Extract provided below:

Deep Dive: Alibaba, the company behind Qwen
Is Alibaba's Qwen the Open-Source AI Winner?
Last week, I published a deep dive into Alibaba’s AI strategy on Michael Spencer’s AI Supremacy, and it really helped me find some confidence and courage to keep writing. Starting a newsletter from scratch without a single imported contact has sometimes been lonely and discouraging. But I’m so grateful for Michael and the community because it’s only been 2 to 3 months of active writing/ self-publishing, and I’ve officially passed the 100 subscribers mark! So I’m telling myself, let’s take it day by day, topic by topic, and keep learning and writing. Baby steps, one 100-subscribers at a time.
Thank you for the kind words and encouragement, Michael. Wooo!
For those of you who have never met me in person, I hope to connect with you online or offline! Here’s a short intro video I made for the guest post.
“Qwen2.5 is so far ahead of other LLMs that it has become normal not to include it in evaluations.” - Benjamin Marie (October 28th, 2024).
Michael Spencer wrote the below as an intro to my piece:
On November 11th, 2024, Alibaba Cloud’s Qwen team released Qwen2.5-Coder-32B-Instruct. The performance of this model surprised many people but not those of us who were already bullish on Qwen. The flagship model, Qwen2.5-Coder-32B-Instruct, reaches top-tier performance, highly competitive (or even surpassing) proprietary models like GPT-4o, in a series of benchmark evaluations, including HumanEval, MBPP, LiveCodeBench, BigCodeBench, McEval, Aider, etc. It reaches 92.7 in HumanEval, 90.2 in MBPP, 31.4 in LiveCodeBench, 73.7 in Aider, 85.1 in Spider, and 68.9 in CodeArena.
Open-source (technically Open-weight) large language models are an exciting domain because they can lead to many real-world applications and a democratization of Generative AI globally. The idea and continuous debate of how many months behind open-source models are to proprietary frontier and closed-source models fascinates me, as does the axis between centralization and decentralization. China BigTech needs to follow the enormous capex investments of the West if they can. Thus, Tencent and Alibaba are upping their game with Baidu now, and Alibaba Cloud’s Qwen2.5-Coder-32B-Instruct feels almost like a new paradigm for the ceiling of Open-Source LLMs heading into 2025.

End of Extract provided.
Source material below:

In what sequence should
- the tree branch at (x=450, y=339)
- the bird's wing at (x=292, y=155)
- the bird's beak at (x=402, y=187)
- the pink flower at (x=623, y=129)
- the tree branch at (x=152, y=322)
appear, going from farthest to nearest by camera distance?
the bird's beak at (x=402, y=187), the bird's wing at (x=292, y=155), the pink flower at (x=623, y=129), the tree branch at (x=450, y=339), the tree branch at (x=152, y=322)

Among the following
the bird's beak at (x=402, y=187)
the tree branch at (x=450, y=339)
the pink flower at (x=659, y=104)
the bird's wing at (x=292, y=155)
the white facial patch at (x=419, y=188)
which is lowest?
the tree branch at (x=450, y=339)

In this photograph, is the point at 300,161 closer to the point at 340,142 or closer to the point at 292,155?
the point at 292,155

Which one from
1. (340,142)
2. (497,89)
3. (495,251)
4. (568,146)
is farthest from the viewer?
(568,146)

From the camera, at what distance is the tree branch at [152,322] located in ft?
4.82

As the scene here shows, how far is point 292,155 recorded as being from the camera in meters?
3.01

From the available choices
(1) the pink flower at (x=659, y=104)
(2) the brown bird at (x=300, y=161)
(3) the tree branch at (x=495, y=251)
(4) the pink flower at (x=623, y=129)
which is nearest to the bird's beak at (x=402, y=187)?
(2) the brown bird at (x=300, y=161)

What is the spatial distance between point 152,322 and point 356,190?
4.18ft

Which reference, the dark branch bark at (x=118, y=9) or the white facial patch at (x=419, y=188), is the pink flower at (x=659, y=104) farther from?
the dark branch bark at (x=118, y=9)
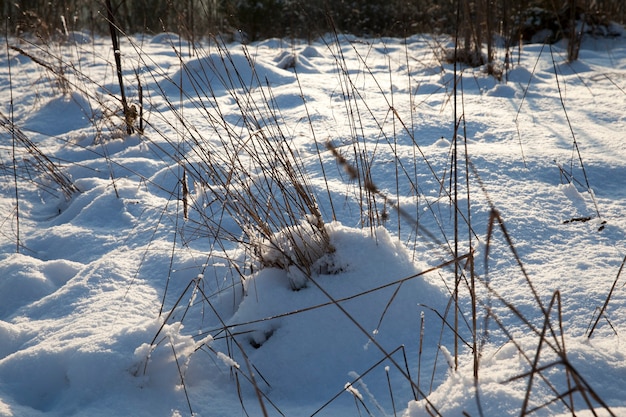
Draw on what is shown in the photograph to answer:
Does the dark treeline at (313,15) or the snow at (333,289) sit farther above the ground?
the dark treeline at (313,15)

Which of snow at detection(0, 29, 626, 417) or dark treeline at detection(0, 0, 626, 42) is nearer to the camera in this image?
→ snow at detection(0, 29, 626, 417)

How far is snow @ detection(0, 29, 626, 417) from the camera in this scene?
1029 millimetres

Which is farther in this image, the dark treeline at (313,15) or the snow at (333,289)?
the dark treeline at (313,15)

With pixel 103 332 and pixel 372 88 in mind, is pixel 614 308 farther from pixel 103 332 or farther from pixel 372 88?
pixel 372 88

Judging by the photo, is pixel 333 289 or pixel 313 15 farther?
pixel 313 15

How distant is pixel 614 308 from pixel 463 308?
33 cm

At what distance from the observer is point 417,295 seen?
1.29m

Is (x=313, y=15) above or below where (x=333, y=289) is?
above

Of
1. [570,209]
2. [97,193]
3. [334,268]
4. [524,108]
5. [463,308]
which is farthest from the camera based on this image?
[524,108]

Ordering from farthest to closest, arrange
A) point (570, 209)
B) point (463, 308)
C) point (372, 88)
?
point (372, 88) → point (570, 209) → point (463, 308)

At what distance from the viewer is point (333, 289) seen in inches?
51.7

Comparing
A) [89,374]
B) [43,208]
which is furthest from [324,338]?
[43,208]

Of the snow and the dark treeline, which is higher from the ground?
the dark treeline

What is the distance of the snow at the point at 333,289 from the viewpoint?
1029 millimetres
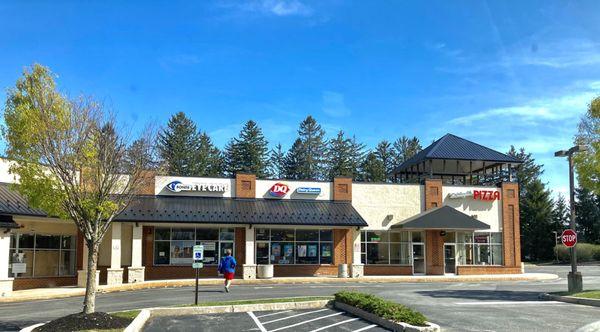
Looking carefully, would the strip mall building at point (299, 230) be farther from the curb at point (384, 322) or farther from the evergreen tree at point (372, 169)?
the evergreen tree at point (372, 169)

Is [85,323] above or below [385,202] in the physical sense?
below

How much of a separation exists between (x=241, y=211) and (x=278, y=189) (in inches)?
130

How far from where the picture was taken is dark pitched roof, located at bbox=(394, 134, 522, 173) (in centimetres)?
3853

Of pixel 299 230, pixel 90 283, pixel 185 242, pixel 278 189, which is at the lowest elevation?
pixel 90 283

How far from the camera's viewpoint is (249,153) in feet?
262

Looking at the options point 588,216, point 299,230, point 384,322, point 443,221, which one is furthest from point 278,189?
point 588,216

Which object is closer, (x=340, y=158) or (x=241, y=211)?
(x=241, y=211)

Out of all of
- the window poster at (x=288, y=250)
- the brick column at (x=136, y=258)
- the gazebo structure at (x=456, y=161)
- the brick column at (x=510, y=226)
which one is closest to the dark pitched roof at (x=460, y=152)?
the gazebo structure at (x=456, y=161)

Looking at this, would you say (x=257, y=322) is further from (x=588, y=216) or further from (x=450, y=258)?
(x=588, y=216)

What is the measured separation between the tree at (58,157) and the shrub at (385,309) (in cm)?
662

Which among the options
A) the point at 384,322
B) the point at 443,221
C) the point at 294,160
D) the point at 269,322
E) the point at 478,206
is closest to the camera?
the point at 384,322

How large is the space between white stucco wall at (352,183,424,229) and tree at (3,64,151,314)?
938 inches

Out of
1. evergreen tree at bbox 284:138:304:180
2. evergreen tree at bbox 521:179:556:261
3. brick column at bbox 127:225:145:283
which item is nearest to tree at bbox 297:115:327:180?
evergreen tree at bbox 284:138:304:180

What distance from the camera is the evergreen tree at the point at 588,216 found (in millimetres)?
70688
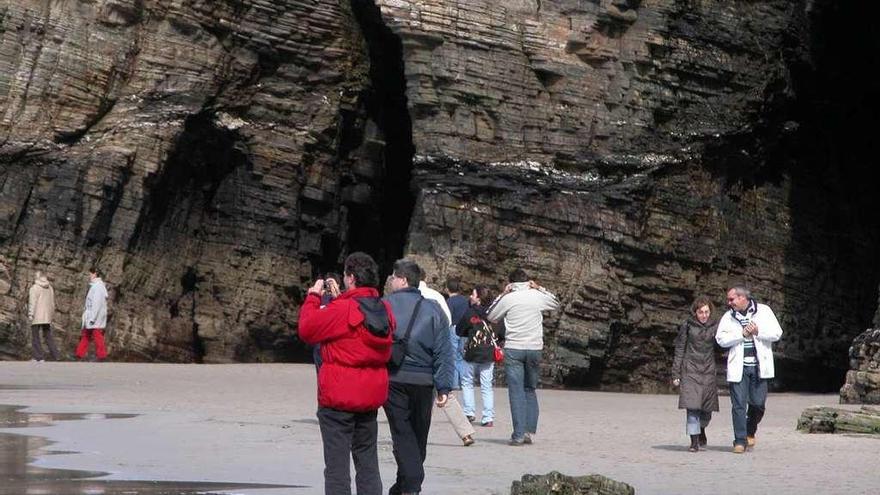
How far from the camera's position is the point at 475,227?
32.6m

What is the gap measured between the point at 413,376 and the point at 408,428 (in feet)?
1.34

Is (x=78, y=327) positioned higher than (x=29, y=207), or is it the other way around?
(x=29, y=207)

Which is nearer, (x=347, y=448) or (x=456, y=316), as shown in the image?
(x=347, y=448)

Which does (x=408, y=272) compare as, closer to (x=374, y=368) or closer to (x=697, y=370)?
(x=374, y=368)

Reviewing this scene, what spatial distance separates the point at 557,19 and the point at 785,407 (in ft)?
33.7

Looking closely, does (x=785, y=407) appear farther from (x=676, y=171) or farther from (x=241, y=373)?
(x=241, y=373)

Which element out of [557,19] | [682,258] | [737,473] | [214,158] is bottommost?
[737,473]

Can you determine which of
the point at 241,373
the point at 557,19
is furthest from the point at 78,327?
the point at 557,19

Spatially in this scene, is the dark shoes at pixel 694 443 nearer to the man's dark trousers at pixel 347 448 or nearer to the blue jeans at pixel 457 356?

End of Source material.

> _Tasks_:
**1)** In the post on Alibaba and Qwen, what score does Qwen2.5-Coder-32B-Instruct reach in HumanEval?
**2)** Extend the post on Alibaba and Qwen by writing what comes after its final paragraph.

> _Responses by task_:
**1)** 92.7

**2)**
Now…
Alibaba, the company behind Qwen
A deep dive into Alibaba’s AI strategy, the company behind the Qwen series
Despite chip bans from the U.S., China’s AI ecosystem has outperformed many expectations, especially garnering international attention from developers as Alibaba’s open-source Qwen series has been widely adopted and been widely talked about in the community.
China has created a completely separate AI ecosystem for various reasons:
1) to lessen dependency on the West and 2) the Great Firewall censorship constraints, but that is not to say that innovation is stifled. In fact, there is an extremely vibrant set of players in China right now across the AI ecosystem, and today, we will dive deep into the role Alibaba plays in the space.
Leadership Reshuffle: Alibaba Doubles Down on AI as Joe Tsai Returns
Most people know that Alibaba is an e-commerce company founded by the flamboyant billionaire Jack Ma, but Alibaba actually has a wide range of businesses. The e-commerce juggernaut was once the unquestionable market leader, but it has faced fierce competition from newcomers such as Pinduoduo and ByteDance’s Douyin.
This time around, it is making sure that it will not be complacent and is going all in on AI with cloud computing, its own proprietary LLM model, innovation in AI application, and investment into the whole ecosystem, as “AI is too important of a path to just go one direction,” said Joe Tsai, Chairman of Alibaba Group at a recent JP Morgan event.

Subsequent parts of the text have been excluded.